Aceitou não dificultar a
discussão com outro tempo de serviço perdido em revisões da carreira (da
responsabilidade de governos do PS), perdas que adensam os prejuízos suportados
pelos docentes.
Aceitou que a recuperação não
arrancasse já este ano mas sim, moderadamente, no próximo. Admite um faseamento
prolongado, de forma a não comprometer a dita sustentabilidade do processo.
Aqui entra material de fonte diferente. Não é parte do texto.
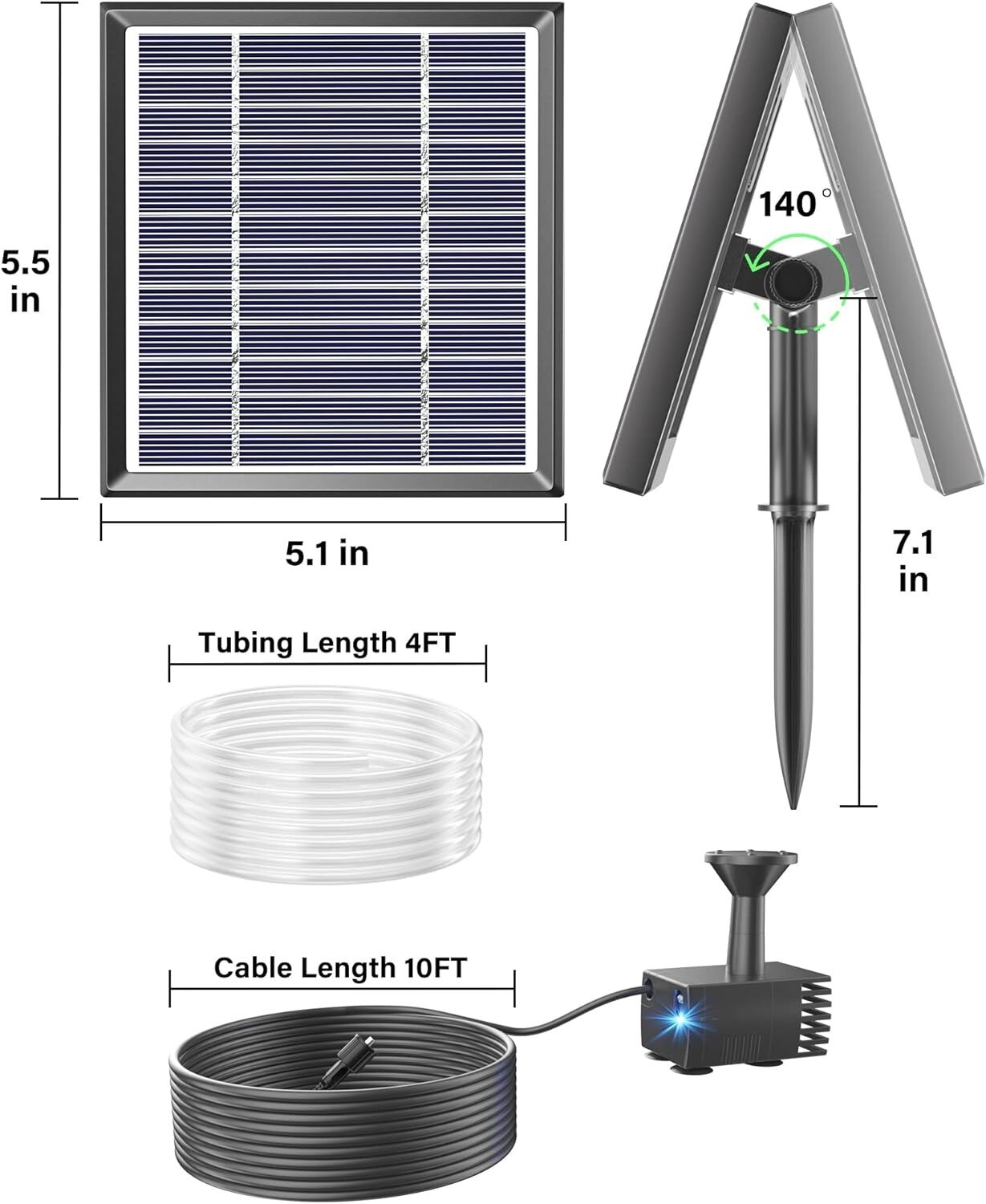 5.5 in

5.1 in

140°

7.1 in

Tubing Length 4FT

Cable Length 10FT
Apresentou propostas mas não excluiu
a possibilidade de as rever e as alongar ainda mais no tempo. Aceitará, aliás,
como base de negociação, se assim for proposto pelo governo, a consideração do
tempo de serviço por ele admitido, desde que, naturalmente, a recuperação de
apenas 30% do tempo não sirva para o roubo definitivo, o apagão, dos outros
70%! Inflexibilidade de quem? Intransigência de quem?!
Notas finais
Contra a luta dos trabalhadores,
mexe sempre outro argumento. Em especial a greve, é um direito fundamental da
democracia, tem de ser respeitado; mas, com mil diabos, sempre que acontece é
inoportuna e demonstra um egoísmo intolerável por parte de quem foi obrigado a
fazê-la.
Repete-se com a greve às
avaliações que a FENPROF e outras nove organizações sindicais convocaram a
partir de dia 18, num importante e ponderado movimento de convergência para a
defesa de legítimos interesses dos professores, bem significativo quando os
divisionismos do costume, sempre úteis ao poder e muito ativos quando a luta
tem de ser mais forte, já assumiram as habituais posições no campo de batalha.
Agora a inoportunidade e o
egoísmo voltam a ser porque estamos no final do ano... Conhecemos a
ladaínha... A verdade é que os problemas estão colocados há muito e a
estratégia do governo tem sido não lhes dar resposta, deixar o tempo passar,
adiar, empatar...
Aos professores não peçam que
calem a luta, que fiquem paralisados enquanto o tempo avança e a legislatura se
esgota, enquanto o governo toma decisões e aceita decisões que outros tomam e
que põem em causa a resolução dos problemas. A paciência tem limites.
O governo há de saber e o partido
do governo há de lembrar que tal tipo de comportamento tem custos políticos. A
continuar assim, chegarão os custos eleitorais.
A justíssima luta dos professores
prossegue com a greve às avaliações convocada pela FENPROF e outras nove
organizações sindicais que os representam.